**EXCERPTED PASSAGE**
----
Death in Freemasonry | Symbols and Symbolism

In this installment of Symbols and Symbolism we look at Albert Mackey’s entry in his Encyclopedia of Freemasonry on the subject of Death. More broad than a mere memento mori, or skull and bones. Rather, Mackey equates the sentiment ones passing as the entrance to eternal existence.

Mackey writes,

The Scandinavians, in their Edda, describing the residence of Death in Hell, where she was east by her father, Loke, say that she there possesses large apartments, strongly built, and fenced with gates of iron. Her hall is Grief; her table, Famine and Hunger, her knife; Delay, her servant; Faintness, her porch; Sickness and Pain, her bed; and her tent, Cursing and Howling. But, the Masonic idea of death, like the Christian’s, is accompanied with no gloom, because it is represented only as a sleep, from whence we awaken into another life.

Among the ancients, sleep and death were fabled as twins. The Greek sophist, Old Gorgias, when dying, said, “Sleep is about to deliver me up to his brother;’’ but the death sleep of the heathen was a sleep from which there was no awaking.

The popular belief was annihilation, and the poets and philosophers fostered the people’s ignorance, by describing death as the total and irremediable extinction of live. Thus Seneca says—and he was too philosophic not to have known better—that “after death there comes nothing,” while Vergil, who doubtless had been initiated into the Mysteries of Eleusis, nevertheless calls death “an iron sleep, an eternal night,” yet the Ancient Mysteries were based upon the dogma of eternal life, and their initiations were intended to represent a resurrection. Freemasonry, deriving its system of symbolic teachings from these ancient religious associations, presents death to its neophytes as the gate or entrance to eternal existence. To teach the doctrine of immortality is the great object of the Third Degree. In its ceremonies we learn that live here is the time of labor, and that, working at the construction of a spiritual temple, we are worshiping the Grand Architect for whom we build that temple. But we learn also that, when that live is ended, it closes only to open upon a newer and higher one, where in a second temple and a purer Lodge, the Freemason will find eternal truth.
----
**ROWS**

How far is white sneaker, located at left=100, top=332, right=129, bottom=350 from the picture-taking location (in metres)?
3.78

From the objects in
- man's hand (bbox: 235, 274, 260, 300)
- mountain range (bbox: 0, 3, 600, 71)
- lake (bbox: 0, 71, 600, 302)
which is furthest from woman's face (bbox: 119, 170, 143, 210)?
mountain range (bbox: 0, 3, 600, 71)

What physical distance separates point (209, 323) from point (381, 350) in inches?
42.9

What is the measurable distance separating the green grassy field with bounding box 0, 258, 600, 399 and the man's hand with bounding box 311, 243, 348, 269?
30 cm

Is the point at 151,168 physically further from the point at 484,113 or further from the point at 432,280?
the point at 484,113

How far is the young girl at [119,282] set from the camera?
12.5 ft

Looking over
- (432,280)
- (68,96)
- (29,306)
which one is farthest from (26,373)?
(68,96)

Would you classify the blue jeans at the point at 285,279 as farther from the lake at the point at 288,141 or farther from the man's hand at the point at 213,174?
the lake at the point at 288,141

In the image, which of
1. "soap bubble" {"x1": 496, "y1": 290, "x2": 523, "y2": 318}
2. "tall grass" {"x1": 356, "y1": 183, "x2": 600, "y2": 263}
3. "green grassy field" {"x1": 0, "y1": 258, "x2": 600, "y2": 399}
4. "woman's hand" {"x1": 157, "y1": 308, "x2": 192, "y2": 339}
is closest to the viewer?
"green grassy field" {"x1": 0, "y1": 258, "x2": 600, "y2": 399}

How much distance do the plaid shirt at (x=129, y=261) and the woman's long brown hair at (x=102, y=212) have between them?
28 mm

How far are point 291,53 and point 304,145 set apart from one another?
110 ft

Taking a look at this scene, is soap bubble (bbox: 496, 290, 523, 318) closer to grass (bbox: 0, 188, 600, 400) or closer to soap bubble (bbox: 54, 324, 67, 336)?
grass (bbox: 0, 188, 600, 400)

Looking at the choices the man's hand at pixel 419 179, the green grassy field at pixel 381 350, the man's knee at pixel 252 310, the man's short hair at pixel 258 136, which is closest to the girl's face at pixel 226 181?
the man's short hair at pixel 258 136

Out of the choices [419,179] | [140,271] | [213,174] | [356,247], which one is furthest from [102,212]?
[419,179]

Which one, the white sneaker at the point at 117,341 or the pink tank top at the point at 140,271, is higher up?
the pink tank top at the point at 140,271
----
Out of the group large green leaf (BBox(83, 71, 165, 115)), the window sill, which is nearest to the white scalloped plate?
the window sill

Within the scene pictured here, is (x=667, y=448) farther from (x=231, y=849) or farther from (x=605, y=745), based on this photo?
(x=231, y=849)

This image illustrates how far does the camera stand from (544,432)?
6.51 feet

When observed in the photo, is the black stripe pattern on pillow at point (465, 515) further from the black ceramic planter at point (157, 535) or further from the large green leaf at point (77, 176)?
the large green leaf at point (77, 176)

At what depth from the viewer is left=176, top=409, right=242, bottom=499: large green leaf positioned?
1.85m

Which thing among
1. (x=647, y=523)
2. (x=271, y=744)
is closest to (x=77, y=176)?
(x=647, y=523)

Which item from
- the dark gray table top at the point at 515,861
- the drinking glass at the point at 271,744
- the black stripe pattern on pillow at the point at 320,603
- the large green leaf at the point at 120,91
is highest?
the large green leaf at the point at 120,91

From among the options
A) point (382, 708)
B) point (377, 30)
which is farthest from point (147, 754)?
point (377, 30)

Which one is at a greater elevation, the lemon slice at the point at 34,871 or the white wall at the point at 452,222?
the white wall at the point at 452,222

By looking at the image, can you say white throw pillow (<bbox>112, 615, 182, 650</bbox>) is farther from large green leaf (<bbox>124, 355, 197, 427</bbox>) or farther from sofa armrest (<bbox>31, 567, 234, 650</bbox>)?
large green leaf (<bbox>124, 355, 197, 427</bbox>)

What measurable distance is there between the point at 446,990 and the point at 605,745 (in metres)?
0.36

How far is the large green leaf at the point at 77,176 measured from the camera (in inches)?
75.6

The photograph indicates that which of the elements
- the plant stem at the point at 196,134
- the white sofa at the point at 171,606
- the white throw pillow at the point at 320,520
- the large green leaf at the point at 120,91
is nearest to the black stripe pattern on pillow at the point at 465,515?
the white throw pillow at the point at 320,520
----
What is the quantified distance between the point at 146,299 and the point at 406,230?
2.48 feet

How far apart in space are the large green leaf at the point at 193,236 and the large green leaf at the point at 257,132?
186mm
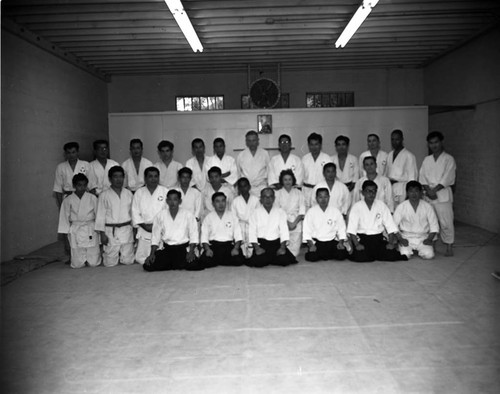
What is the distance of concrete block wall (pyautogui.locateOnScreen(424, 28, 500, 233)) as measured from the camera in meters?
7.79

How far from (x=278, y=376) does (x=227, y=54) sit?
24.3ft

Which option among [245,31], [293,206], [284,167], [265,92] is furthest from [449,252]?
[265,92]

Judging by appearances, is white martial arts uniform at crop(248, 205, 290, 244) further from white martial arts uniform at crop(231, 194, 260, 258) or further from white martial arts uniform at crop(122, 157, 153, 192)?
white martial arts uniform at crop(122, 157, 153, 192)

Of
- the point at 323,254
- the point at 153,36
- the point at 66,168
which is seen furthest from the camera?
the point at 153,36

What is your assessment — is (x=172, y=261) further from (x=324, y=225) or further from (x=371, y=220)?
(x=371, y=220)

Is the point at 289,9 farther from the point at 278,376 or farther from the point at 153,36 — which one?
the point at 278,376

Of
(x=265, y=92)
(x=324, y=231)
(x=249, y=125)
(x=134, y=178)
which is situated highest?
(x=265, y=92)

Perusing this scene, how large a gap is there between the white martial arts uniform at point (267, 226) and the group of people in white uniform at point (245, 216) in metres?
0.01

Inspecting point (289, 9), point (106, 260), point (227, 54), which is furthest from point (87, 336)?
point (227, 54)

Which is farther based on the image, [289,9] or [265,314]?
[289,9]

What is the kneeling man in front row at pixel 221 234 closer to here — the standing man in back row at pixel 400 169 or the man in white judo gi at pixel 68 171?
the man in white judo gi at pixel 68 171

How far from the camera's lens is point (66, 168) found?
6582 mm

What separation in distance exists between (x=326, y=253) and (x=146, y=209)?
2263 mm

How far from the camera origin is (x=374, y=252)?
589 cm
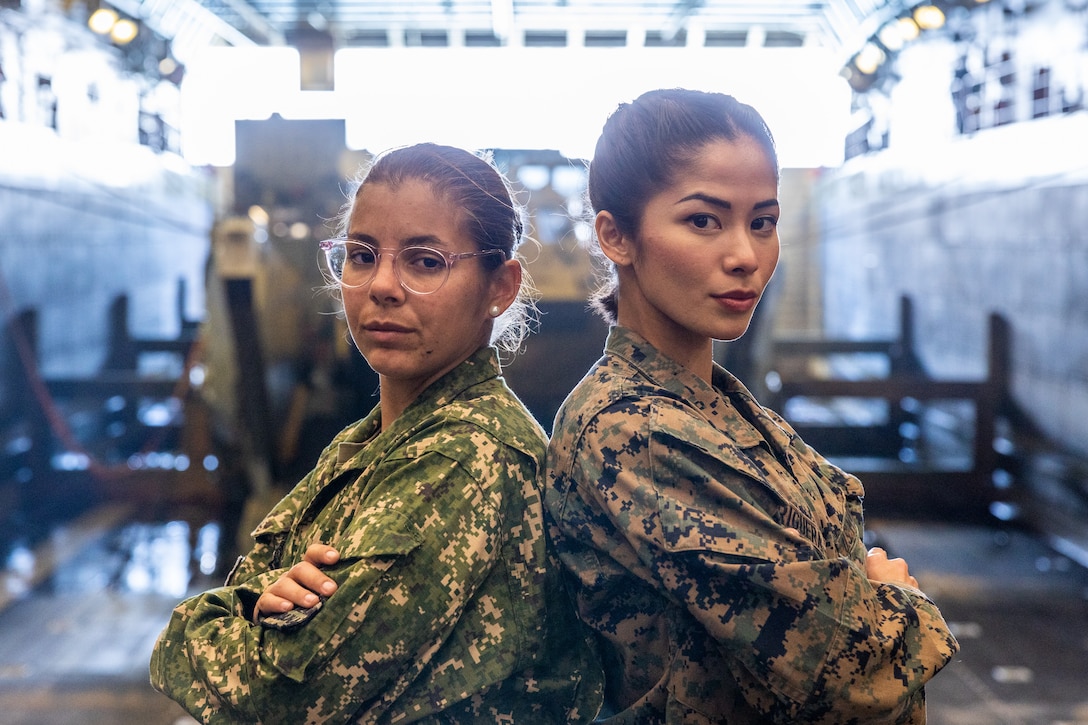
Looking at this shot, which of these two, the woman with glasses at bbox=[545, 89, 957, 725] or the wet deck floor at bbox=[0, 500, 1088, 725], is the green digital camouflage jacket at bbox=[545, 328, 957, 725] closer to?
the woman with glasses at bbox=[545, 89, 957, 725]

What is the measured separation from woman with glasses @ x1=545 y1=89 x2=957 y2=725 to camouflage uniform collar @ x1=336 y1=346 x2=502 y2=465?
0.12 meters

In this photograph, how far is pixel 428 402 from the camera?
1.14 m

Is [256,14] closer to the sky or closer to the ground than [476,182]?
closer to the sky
----
**REQUIREMENTS**
**a.** Extract every line of the records that contains the string "photograph", matching case exactly.
**b.** Write a continuation of the passage on death in Freemasonry, starting after its final sentence.
The passage on death in Freemasonry and the records have no connection to each other.

**ANSWERS PER TASK**
**a.**
The photograph indicates that which of the elements
In this photograph, how far is pixel 428 402 from the camera?

**b.**
Death, therefore, in Masonic philosophy, is the symbol of initiation completed, perfected, and consummated.

Additionally, Mackey’s entry on Death in the Ancient Mysteries reads,

Each of the ancient religious Mysteries, those quasi-Masonic associations of the heathen world, was accompanied by a legend, which was always of a funereal character representing the death, by violence, of the deity to whom it was dedicated, and his subsequent resurrection or restoration to life. Hence, the first part of the ceremonies of initiation was solemn and lugubrious in character, while the latter part was cheerful and joyous. These ceremonies and this legend were altogether symbolical, and the great truths of the unity of God and the immortality, of the soul were by them intended to be dramatically explained.

This representation of death, which finds its analogue in the Third Degree of Freemasonry, has been technically called the Death of the Mysteries. It is sometimes more precisely defined, in reference to any special one of the Mysteries, as the Cabiric death or the Bacchic death, as indicating the death represented in the Mysteries of the Cabiri or of Dionysus.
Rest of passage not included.